=== EXTRACT ===

Scott M. McBrair (age 56). Mr. McBrair is Executive Vice President – Retail Banking Group of the Bank. He oversees the bank’s branch network, Marketing, Bank Operations and Anchor Investment Services. Prior to joining Anchor in January 2011, Mr. McBrair consulted for First Niagara Bank after serving as the Executive Vice President-Retail Banking at Webster Bank from 2005 to 2009. He began his banking career at Bank One, now JPMorgan Chase, where he served in a variety of Retail Banking assignments over a 21 year span from 1983 to 2005 with the latest being Executive Vice President-Retail Region Manager.

 

4


Ronald R. Osterholz (age 64). Mr. Osterholz is Senior Vice President-Human Resources of the Bank. Mr. Osterholz joined the Bank in 1973 and previously served as Savings Officer, Branch Manager and Branch Coordinator. Mr. Osterholz currently oversees the Bank’s Human Resources and Training departments. Mr. Osterholz is active in the University of Wisconsin Alumni Association functions, on the Board of the University of Wisconsin-Platteville Foundation and is in various civic organizations and clubs.

Mark D. Timmerman (age 45). Mr. Mark Timmerman currently serves as Executive Vice President, Secretary and General Counsel of the Company and the Bank and he is a Director of the Bank. He oversees the Bank’s legal and compliance areas. He previously served as a Director of the Company and as Executive Vice President of the Bank. He has been a member of the State Bar of Wisconsin since 1994.

Section 16(a) Beneficial Ownership Reporting Compliance

Under Section 16(a) of the Exchange Act, the Company’s directors, executive officers and any persons holding more than 10% of the Company’s common stock are required to report their ownership of the common stock and any changes in that ownership to the SEC by specific dates. Based on representations of its directors and executive officers and copies of the reports that they have filed with the SEC, we believe that all of these filing requirements were satisfied by the Company’s directors and executive officers during the year ended March 31, 2013.

=== DATA PROVIDED ===

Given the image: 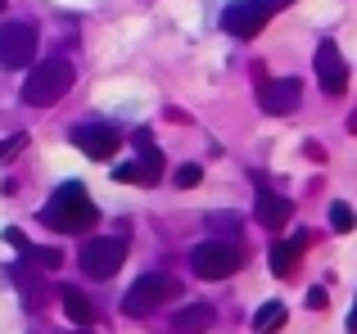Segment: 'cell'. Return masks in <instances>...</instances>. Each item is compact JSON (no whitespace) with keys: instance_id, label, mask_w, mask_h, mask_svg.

===

* **DIRECTIVE 1**:
Answer these from the bank filing extract:
(a) In what year did Ronald R. Osterholz join the Bank?
(b) Before joining Anchor, which bank did Scott M. McBrair consult for?
(c) Since what year has Mark D. Timmerman been a member of the State Bar of Wisconsin?
* **DIRECTIVE 2**:
Resume the bank filing extract from the point where it stops.

* **TASK RESPONSE 1**:
(a) 1973
(b) First Niagara Bank
(c) 1994

* **TASK RESPONSE 2**:
CORPORATE GOVERNANCE

Director Independence

Our Board has adopted the following standards for director independence in compliance with rules of the SEC and generally consistent with corporate governance listing standards for companies listed on the NASDAQ (the Board has voluntarily elected to comply with the NASDAQ Corporate Governance listing standards even though the Common Stock is not listed on NASDAQ.):

 

   

No director qualifies as “independent” unless the Board affirmatively determines that the director has no material relationship with us (either directly or as a partner, shareholder or officer of an organization that has a relationship with us);

 

   

A director who is an employee, or whose immediate family member is an executive officer of ours is not “independent” until three years after the end of such employment relationship;

 

   

A director who receives, or whose immediate family member receives, more than $120,000 per year in direct compensation from us or any of our subsidiaries, other than director and committee fees and pension or other forms of deferred compensation for prior service (provided such compensation is not contingent in any way on continued service), is not “independent” until three years after he or she ceases to receive more than $120,000 per year in such compensation;

 

   

A director who is affiliated with or employed by, or whose immediate family member is affiliated with or employed in a professional capacity by, a present or former internal or external auditor of ours is not “independent” until three years after the end of the affiliation or the employment or auditing relationship;

 

   

A director who is employed, or whose immediate family member is employed, as an executive officer of another company where any of our present executives serve on that company’s compensation committee is not “independent” until three years after the end of such service or the employment relationship; and

 

   

A director who is an executive officer or an employee, or whose immediate family member is an executive officer, of a charity to which we donate or a company that makes payments to, or received payments from, us for property or services in an amount which, in any single fiscal year, exceeds the greater of $200,000 or 5% of such other charity’s or company’s consolidated gross revenues, is not “independent” until three years after falling below such threshold.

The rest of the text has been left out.